Shohnazar Norbekov

Personal information
- Full name: Shohnazar Jumaniyoz o'g'li Norbekov
- Date of birth: 18 July 1994 (age 32)
- Place of birth: Yangiyer, Uzbekistan
- Position: Forward

Team information
- Current team: Guliston
- Number: 10

Youth career
- Metallurg Bekabad U21

Senior career*
- Years: Team / Apps / (Gls)
- 2011-2016: Metallurg Bekabad / 53 / (5)
- 2016-2019: AGMK Olmaliq / 59 / (6)
- 2019: Surkhon Termez / 12 / (2)
- 2020-2021: Kokand 1912 / 44 / (6)
- 2022: Metallurg Bekabad / 8 / (1)
- 2022: Kokand 1912 / 13 / (6)
- 2023: Turon Yaypan / 11 / (1)
- 2023: Sada Sumut / 2 / (0)
- 2024: Kaisar / 23 / (1)
- 2025–2026: Mash'al / 8 / (0)
- 2026–: Guliston / 0 / (0)

International career
- 2013: Uzbekistan U20 / 2 / (0)

> [COLLECTED MATERIAL]

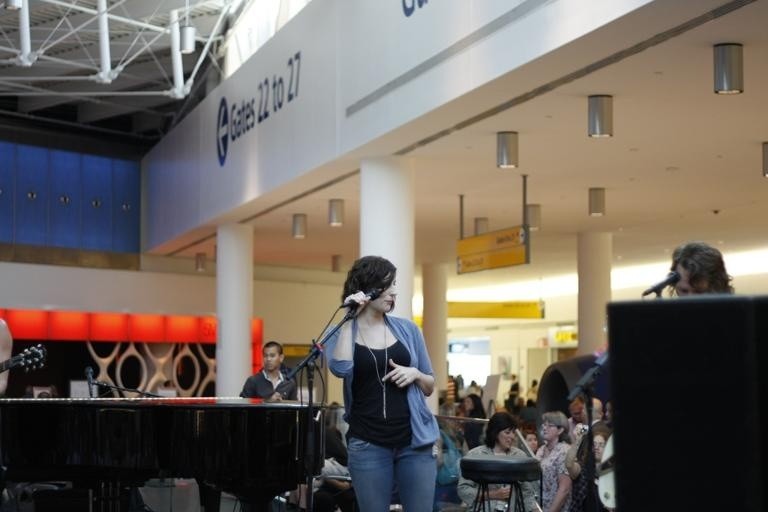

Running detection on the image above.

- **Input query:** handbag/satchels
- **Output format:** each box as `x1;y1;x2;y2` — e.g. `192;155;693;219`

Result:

> [WORK TO COMPLETE]
- A) Answer these questions from the Shohnazar Norbekov profile:
(i) Where was he born?
(ii) What number does he wear for his current team?
(iii) How many appearances did he make for AGMK Olmaliq?
- B) Copy the Shohnazar Norbekov profile word for word, starting with "- 2016-2019: AGMK" and going on through "Yaypan / 11 / (1)".
- C) Resume the Shohnazar Norbekov profile from the point where it stops.

> [PER-TASK OUTPUTS]
- A)
(i) Yangiyer, Uzbekistan
(ii) 10
(iii) 59

- B)
- 2016-2019: AGMK Olmaliq / 59 / (6)
- 2019: Surkhon Termez / 12 / (2)
- 2020-2021: Kokand 1912 / 44 / (6)
- 2022: Metallurg Bekabad / 8 / (1)
- 2022: Kokand 1912 / 13 / (6)
- 2023: Turon Yaypan / 11 / (1)

- C)
= Shokhnazar Norbekov =

Uzbek footballer

Shokhnazar Norbekov (Shohnazar Jumaniyoz o'g'li Norbekov; born 18 July 1994 in Yangiyer) is an Uzbek professional footballer who plays as a forward for Guliston.

== Club career ==
He began his professional career in 2011 with Metallurg Bekabad. On 23 October 2011, he made his debut in the Uzbekistan championship in a match against Bunyodkor. In January 2023, he signed a contract with Turon.

In September 2023, Shohnazar signed a contract with Indonesian club Sada Sumut.

In February 2024, he signed a contract with the Kazakh club Kaisar.